Отрывок текста >>
Бриллианты из праха, печать гробов на 3D-принтере и планшет на надгробной плите. Как изменятся похороны благодаря IT
Ритуальные услуги — одна из самых консервативных сфер жизни, но даже в нее постепенно проникают технологии. Мы поговорили с руководителями ритуального агентства Ritual.ru о том, как с помощью IT отбелить рынок и можно ли печатать гробы на 3D-принтере, а хоронить под «Пошлую Молли».
— У вас можно заказать тематические похороны? Например, я фанат «Звездных войн» и хочу сделать гроб и венки в этой стилистике.
Денис (Д.): Получается, все товары должны быть в этой стилистике?.. Если у нас на подготовку будет чуть больше времени, чем обычно, такую церемонию мы, конечно же, сможем провести.
Федор (Ф.): Мы планируем производство картонных гробов на 3D-принтере. На них можно нанести абсолютно любой рисунок. Обычный гроб сложно изменить внешне, можно только обклеить пленкой, как это делают с автомобилями.
— Какие самые необычные похороны вы проводили?
Ф.: На одном из траурных мероприятий нам пришлось полностью переоформить зал прощания, по сути, построив здание в здании. Из Голландии прилетел целый самолет с цветами, в зале стоял рояль: в целом похороны больше напоминали бал. Единственное, что нам не удалось сделать, это привести катафалк марки Rolls-Royce из Англии. И то только потому, что были временные рамки.
Д.: Похороны всегда можно сделать запоминающимся событием. Все зависит от бюджета и пожеланий клиента.
— А под «Пошлую Молли» можно похоронить?
Д.: Мы все-таки большая компания со своими правилами. А то, о чем вы говорите, это стеб. Похороны не должны выходить за морально-этические рамки.

Перечень >>
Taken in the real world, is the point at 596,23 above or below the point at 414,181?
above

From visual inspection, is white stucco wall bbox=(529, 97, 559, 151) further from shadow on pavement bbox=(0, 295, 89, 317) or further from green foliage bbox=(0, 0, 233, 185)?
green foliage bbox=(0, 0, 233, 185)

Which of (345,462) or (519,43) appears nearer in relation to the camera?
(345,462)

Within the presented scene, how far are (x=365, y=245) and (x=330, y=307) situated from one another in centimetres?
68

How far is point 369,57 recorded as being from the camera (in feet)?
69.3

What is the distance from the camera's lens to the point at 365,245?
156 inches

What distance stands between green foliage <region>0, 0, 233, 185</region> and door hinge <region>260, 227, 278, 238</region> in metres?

* * *

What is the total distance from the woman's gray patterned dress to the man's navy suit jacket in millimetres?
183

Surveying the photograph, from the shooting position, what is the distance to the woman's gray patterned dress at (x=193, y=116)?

Задание A >>
Перескажите короче абзац интервью о ритуальных услугах, который начинается словами «На одном из траурных мероприятий». Главные факты сохраните.
Задание B >>
Продолжите интервью о ритуальных услугах после последней реплики Дениса.

Письменный ответ A >>
Для одной траурной церемонии зал прощания пришлось полностью переоформить, по сути построив здание в здании. Из Голландии прилетел целый самолет с цветами, в зале стоял рояль, и похороны больше походили на бал. Не получилось только привезти из Англии катафалк Rolls-Royce, и то лишь из-за временных рамок.

Письменный ответ B >>
Ф.: А мне кажется, все это придет. Кто-то ведь заказывает на похороны карету с упряжкой.
— Можно ли похоронить тело в соответствии, например, с зороастрийской традицией в башне молчания, чтобы потом его склевали птицы?
Д.: Нет, есть законодательные ограничения, согласно которым тело можно либо захоронить в земле, либо кремировать.
— А если я язычник и хочу похоронить в духе языческих традиций?
Д.: Нет, это невозможно.
— То есть христианские и мусульманские похороны вы проводите, а языческие нет?
Д.: Именно так.
— Как часто выбирают кремацию?
Д.: Очень часто. Более 50 % заказчиков выбирают именно ее. Не надо забывать о том, что кремация обычно обходится дешевле.
— Почему такой разброс цен: кремация взрослого человека — 4300 рублей, а ребенка и подростка — 150 рублей?
Д.: Это цены городского бюджетного учреждения, мы их всего лишь транслируем. И есть некий моральный кодекс среди представителей ритуального бизнеса: похороны детей должны проводиться за минимально возможную цену.
— Некоторые ритуальные агентства предлагают онлайн-панихиду. То есть в месте прощания установлены камеры, и видео транслируется на сайт. Вы такое рассматриваете?
Д.: Рассматриваем. Это обычные и понятные современные технологии. На эту тему мы проводили опрос. Каждый третий сказал, что будет смотреть онлайн-трансляцию, если не сможет прийти на похороны. Также мы можем отправить прах в космос или предложить клиенту захоронение праха в биоурне, из которой впоследствии вырастет дерево. Совсем скоро мы сможем предложить клиенту изготовить алмаз из праха человека или его волос.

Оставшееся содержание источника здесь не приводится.